STATED EXERCISE 1 -> Reproduce the entries word for word, beginning with the line that contains "Considering what is" and continuing through the final line of the entries.

DOCUMENT EXTRACT ->
# General Depth First Search

The knight’s tour is a special case of a depth first search where the goal is to create the deepest depth first tree, without any branches. The more general depth first search is actually easier. Its goal is to search as deeply as possible, connecting as many nodes in the graph as possible and branching where necessary.

It is even possible that a depth first search will create more than one
tree. When the depth first search algorithm creates a group of trees we
call this a **depth first forest**. As with the breadth first search our
depth first search makes use of predecessor links to construct the tree.
In addition, the depth first search will make use of two additional
instance variables in the `Vertex`

class. The new instance variables are
the discovery and finish times. The discovery time tracks the number of
steps in the algorithm before a vertex is first encountered. The finish
time is the number of steps in the algorithm before a vertex is colored
black. As we will see after looking at the algorithm, the discovery and
finish times of the nodes provide some interesting properties we can use
in later algorithms.

AVAILABLE DATA ->
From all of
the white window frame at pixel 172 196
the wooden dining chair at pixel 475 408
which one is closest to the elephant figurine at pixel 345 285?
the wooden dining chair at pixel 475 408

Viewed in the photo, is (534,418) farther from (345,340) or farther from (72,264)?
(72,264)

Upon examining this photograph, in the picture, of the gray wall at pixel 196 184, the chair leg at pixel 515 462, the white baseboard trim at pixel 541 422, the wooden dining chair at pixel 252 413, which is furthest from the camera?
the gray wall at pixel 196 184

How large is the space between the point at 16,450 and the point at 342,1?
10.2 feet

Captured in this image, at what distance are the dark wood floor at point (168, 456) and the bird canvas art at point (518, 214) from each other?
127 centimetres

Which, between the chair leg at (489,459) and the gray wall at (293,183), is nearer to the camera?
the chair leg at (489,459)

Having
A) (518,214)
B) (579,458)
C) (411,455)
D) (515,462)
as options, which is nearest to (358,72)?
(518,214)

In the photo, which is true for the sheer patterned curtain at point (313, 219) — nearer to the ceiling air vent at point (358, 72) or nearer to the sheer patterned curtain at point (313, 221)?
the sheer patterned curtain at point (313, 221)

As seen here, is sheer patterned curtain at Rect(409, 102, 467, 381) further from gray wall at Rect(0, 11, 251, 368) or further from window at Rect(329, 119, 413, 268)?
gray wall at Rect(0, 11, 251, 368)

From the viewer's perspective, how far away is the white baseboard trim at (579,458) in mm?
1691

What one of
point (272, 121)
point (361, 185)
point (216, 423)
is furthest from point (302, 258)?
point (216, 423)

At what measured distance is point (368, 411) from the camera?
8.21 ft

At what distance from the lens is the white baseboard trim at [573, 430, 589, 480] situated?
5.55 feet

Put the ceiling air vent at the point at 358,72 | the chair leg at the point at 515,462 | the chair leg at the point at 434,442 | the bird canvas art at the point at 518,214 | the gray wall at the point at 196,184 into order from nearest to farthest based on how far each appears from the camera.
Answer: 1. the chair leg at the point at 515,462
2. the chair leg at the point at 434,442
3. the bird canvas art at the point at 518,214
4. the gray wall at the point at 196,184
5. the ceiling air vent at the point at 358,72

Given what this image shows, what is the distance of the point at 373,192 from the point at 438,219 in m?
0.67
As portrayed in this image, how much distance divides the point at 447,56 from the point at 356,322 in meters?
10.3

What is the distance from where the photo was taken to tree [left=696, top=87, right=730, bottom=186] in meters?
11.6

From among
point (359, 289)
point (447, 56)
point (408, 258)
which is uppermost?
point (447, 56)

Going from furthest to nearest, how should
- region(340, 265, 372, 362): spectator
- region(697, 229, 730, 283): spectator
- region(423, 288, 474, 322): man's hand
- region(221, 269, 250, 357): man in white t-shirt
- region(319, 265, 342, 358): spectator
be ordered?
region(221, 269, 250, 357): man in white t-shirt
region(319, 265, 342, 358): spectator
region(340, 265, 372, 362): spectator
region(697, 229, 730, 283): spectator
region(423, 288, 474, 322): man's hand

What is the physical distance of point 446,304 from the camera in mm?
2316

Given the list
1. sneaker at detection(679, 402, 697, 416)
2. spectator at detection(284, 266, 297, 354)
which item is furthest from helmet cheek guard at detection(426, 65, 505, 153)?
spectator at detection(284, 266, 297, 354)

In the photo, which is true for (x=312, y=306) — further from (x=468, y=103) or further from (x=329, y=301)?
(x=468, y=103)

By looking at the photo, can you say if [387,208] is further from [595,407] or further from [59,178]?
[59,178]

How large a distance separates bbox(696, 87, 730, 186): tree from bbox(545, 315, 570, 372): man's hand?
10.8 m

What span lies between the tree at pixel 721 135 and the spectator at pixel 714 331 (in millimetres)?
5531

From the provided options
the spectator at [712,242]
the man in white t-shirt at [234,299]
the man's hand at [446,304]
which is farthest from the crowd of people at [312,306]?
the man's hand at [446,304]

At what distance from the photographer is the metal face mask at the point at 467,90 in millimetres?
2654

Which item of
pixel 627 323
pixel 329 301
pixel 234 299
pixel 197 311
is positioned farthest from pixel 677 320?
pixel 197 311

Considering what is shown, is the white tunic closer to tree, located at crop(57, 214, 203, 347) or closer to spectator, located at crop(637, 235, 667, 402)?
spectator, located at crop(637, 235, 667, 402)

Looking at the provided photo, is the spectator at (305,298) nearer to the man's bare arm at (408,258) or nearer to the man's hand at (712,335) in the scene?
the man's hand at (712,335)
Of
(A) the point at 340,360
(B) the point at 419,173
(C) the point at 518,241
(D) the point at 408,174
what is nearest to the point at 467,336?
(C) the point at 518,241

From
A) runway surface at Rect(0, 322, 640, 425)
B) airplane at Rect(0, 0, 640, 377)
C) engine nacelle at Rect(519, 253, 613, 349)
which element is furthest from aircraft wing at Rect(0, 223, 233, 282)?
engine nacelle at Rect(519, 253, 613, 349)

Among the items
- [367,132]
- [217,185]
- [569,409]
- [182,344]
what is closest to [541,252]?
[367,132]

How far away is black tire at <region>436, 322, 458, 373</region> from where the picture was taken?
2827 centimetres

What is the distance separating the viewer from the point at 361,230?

STATED EXERCISE 2 -> Translate this sentence from the passage on depth first search into Spanish: "The discovery time tracks the number of steps in the algorithm before a vertex is first encountered."

EXPECTED ANSWER 1 ->
Considering what is shown, is the white tunic closer to tree, located at crop(57, 214, 203, 347) or closer to spectator, located at crop(637, 235, 667, 402)?
spectator, located at crop(637, 235, 667, 402)

Looking at the provided photo, is the spectator at (305,298) nearer to the man's bare arm at (408,258) or nearer to the man's hand at (712,335) in the scene?
the man's hand at (712,335)
Of
(A) the point at 340,360
(B) the point at 419,173
(C) the point at 518,241
(D) the point at 408,174
what is nearest to the point at 467,336?
(C) the point at 518,241

From
A) runway surface at Rect(0, 322, 640, 425)
B) airplane at Rect(0, 0, 640, 377)
C) engine nacelle at Rect(519, 253, 613, 349)
which element is furthest from aircraft wing at Rect(0, 223, 233, 282)?
engine nacelle at Rect(519, 253, 613, 349)

Among the items
- [367,132]
- [217,185]
- [569,409]
- [182,344]
what is closest to [541,252]?
[367,132]

How far away is black tire at <region>436, 322, 458, 373</region> from where the picture was taken?
2827 centimetres

What is the distance separating the viewer from the point at 361,230?

EXPECTED ANSWER 2 -> El tiempo de descubrimiento registra el número de pasos del algoritmo antes de que un vértice se encuentre por primera vez.